Homem monitora o lançamento de um submarino em doca, com telas mostrando dados técnicos do veículo subaquático.

O novo Navy Shipbuilding Plan trouxe um sinal claro de para onde a Marinha dos Estados Unidos quer levar sua força submarina: além de manter o que já funciona, ela pretende abrir espaço para uma plataforma pensada desde o início para operar com sistemas não tripulados. Nesse contexto, a US Navy divulgou os primeiros detalhes do SSN(X), a próxima geração de submarinos nucleares de ataque, com foco em empregar drones modernos em diferentes tipos de ambiente.

Ao contrário do que se imaginava inicialmente, esses novos submarinos não devem substituir de imediato a atual classe Virginia. Pelo plano apresentado hoje, eles entram primeiro como complemento, com a previsão de começo de serviço por volta de meados da década de 2040.

Sobre isso, o documento oficial da Marinha dos EUA afirma: “A partir de meados da década de 2040, complementará a classe Virginia para criar uma força mista de submarinos de ataque projetada para penetrar e dominar áreas inimigas fortemente defendidas. Com maior volume de carga útil, maior capacidade de sobrevivência e a capacidade de abrigar de forma integrada sistemas não tripulados e sistemas autônomos (RAS), o SSN(X) garantirá acesso contínuo a áreas restritas e eliminará os refúgios do inimigo.

Nessa linha, a Marinha americana espera que a construção dos novos submarinos aproveite as grandes inversões em andamento na base industrial naval do país, o que abriria espaço para incorporar novas tecnologias e ajustar processos com base em lições aprendidas em programas anteriores.
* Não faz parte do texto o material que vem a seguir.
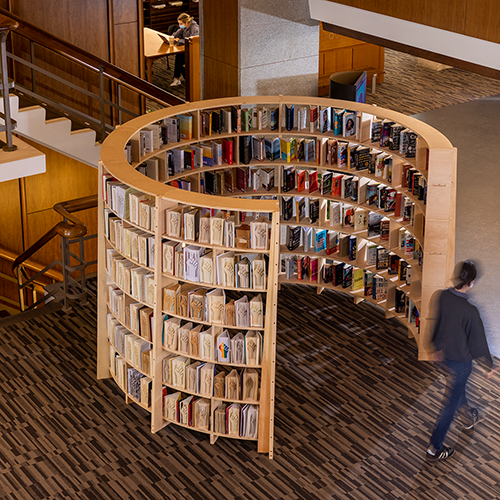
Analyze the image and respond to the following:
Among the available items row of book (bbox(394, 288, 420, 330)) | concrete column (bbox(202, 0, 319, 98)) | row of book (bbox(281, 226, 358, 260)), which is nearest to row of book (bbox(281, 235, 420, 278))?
row of book (bbox(281, 226, 358, 260))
Vale lembrar que a força vem destinando recursos relevantes tanto para garantir a continuidade da classe Virginia quanto para colocar em serviço a nova classe Columbia - cuja primeira unidade deve estar disponível no início da próxima década, com a meta de iniciar a substituição da classe Ohio.

Na avaliação das autoridades navais, isso não é um detalhe, já que os futuros SSN(X) serão os primeiros submarinos de seu tipo desenvolvidos totalmente do zero que a Marinha dos EUA incorpora em mais de três décadas. Como registra o mesmo documento: “Não podemos repetir os erros da década de 90, quando uma falsa sensação de segurança levou os dirigentes a permitir que o SIB (NdE: sigla para Submarine Industrial Base) se atrofiara. Devemos garantir que os investimentos feitos hoje se traduzam em crescimento sustentado no longo prazo para assegurar o domínio contínuo”.
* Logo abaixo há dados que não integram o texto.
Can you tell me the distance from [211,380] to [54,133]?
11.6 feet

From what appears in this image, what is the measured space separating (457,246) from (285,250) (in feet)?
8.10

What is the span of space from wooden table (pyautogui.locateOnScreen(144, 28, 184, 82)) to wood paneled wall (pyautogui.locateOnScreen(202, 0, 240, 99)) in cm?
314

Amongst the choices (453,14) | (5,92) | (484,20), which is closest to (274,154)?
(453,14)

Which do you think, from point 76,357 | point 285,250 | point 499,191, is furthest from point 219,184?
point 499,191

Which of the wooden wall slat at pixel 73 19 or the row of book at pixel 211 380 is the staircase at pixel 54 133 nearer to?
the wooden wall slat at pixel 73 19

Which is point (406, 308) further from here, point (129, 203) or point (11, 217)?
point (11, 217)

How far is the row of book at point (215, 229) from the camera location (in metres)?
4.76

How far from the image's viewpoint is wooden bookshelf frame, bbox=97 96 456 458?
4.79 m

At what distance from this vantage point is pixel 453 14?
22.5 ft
Além do próprio SSN(X), é útil destacar que a US Navy pretende destinar mais de US$ 124,9 bilhões aos seus programas de submarinos no período fiscal entre 2027 e 2031, divididos em partes iguais entre a construção das classes Virginia e Columbia. Além disso, a base industrial receberia cerca de US$ 6,2 bilhões adicionais para consolidar sua força de trabalho e as cadeias de suprimento, com o objetivo de viabilizar a construção de aproximadamente três submarinos por ano. Somando-se a isso, outros US$ 7,2 bilhões seriam destinados a projetos voltados a elevar a capacidade produtiva de cada estaleiro.

Por fim, cabe mencionar que, em paralelo ao esforço para avançar no desenvolvimento de uma nova geração de submarinos nucleares, também está sendo planejada a retirada da classe Seawolf. Essa classe entrou em serviço nos anos 1990 sob fortes restrições orçamentárias, o que reduziu de forma significativa o número de unidades adquiridas. Nesse sentido, destaca-se que o USS Connecticut (SSN-22) seria o primeiro de seu tipo a deixar o serviço ativo, algo que, pelos planos atuais, ocorreria no início da próxima década.